During the last decade investigation of the mechanical properties of bio-composites materials using natural fiber has considerably evolved from basic engineering studies to more fundamental topics [1, 2]. For instance, the bio-polymer materials are considered as unavoidable alternatives for the replacement of oil based materials. The limited development of the bio-plastics market is particularly affected by the weak mechanical performance of these materials. To overcome these difficulties, one should focus on both: manufacturing process and modelling aspect. The second aspect related to simulation is an important task in the loop of integrating new fibers in structured material. The parameters of the numerical model require indeed to be identified in order to fit the experimental testing [3,4]. 

In this report two aspects will be discussed: presentation of industrial applications using natural fibers to produce advances materials structural concepts (such as the blades of offshore wind-turbine, and thermal protection panels) will be performed. Then, focus on the recent numerical tools to perform parameter identification included hybrid approaches that combine heuristic methods and neural network surface response [5]. Elasticity properties of a fully bio-degradable composite model will be defined as a numerical application.

References: 

(1) S. Guessasma, D. Bassir, L. Hedjazi, “Influence of interphase properties on the effective behaviour of a starch-hemp composite”, Materials & Design, Vols, 65, Pages 1053–1063, (Elsevier), 2015. 

(2) S. Guessasma, ,M. Hbib and D. Bassir, “Identification Scheme to Assess the role of interfacial damage in a Hemp-Starch Biocomposite”, Advanced Materials Research, Vols. 875-877, pp. 524-528, 2014. 

(3) S. Guessasma, D. Bassir, Identification of mechanical properties of biopolymer composites sensitive to interface effect using hybrid approach, Mechanics of Materials (Elsevier), Vol. 42, pp. 344-353, 2010. 

(4) Guessasma, D. Bassir, Optimisation of mechanical properties of virtual porous solids using a hybrid approach, ActaMateriala, (Elsevier), Vol. 58, pp. 716-725, 2010. 

(5) D. Bassir, S. Guessasma and M.L. Boubakar, Hybrid computational strategy based on ANN and GAPS: Application for identification of a non linear composite material, Journal of Composite Structures, (Elsevier), V 88, 2, pp. 262-270, 2009.

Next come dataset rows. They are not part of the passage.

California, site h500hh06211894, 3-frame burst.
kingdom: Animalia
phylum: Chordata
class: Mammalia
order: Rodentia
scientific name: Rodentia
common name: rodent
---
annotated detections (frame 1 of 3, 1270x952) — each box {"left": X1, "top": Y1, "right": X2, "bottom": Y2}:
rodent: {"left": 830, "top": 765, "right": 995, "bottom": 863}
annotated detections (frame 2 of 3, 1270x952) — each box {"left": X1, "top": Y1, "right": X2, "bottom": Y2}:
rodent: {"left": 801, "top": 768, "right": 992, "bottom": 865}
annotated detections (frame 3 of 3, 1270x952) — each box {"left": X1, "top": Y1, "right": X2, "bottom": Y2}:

David H. BASSIR is as Professor at the French University of Technology UTBM and also a foreign expert for advances material and structures at GZIIT-Chinese academy of sciences (China). Previously, he was the dean of IUT at the University of Lorraine (France), Consult for Science and Technology at the French Embassy to serve at the Consulate General of France in Guangzhou (China), General Director of Research at the Ecole Spéciale des Travaux Publics, du Batiment et de l'Industrie (Paris) and Space Craft engineer at GECI Technology in different space agencies such as Arianespace (France) and Matra Marconi Space (Astrium Group). He joined the Mechanical Department of the UTBM as Associate professor in 2001 and the Chair ? Aerospace Structures ? in 2008 at Technical University of Delft as visiting professor.

He holds a Master and a PhD degree in structural optimization from the University of Franche-Comté (France), with the most honorable mention. He has published more than 150 papers in journals, books and conference proceedings, including more than 30 articles in indexed journals.

He is the founder of the ASMDO association “Association for Simulation and Multidisciplinary design Optimization” and the Int. journal IJSMDO that is published by EDP Sciences. He serves as member of various expert committees in many international organizations and highly estimated scientific societies.

He’s actual scientific research activities are related to Simulation and Modelling of Composite materials either in Macro, Micro or Nano scales, Optimization strategies using gradients, heuristic methods and/or Artificial Neural Networks to solve industrials applications.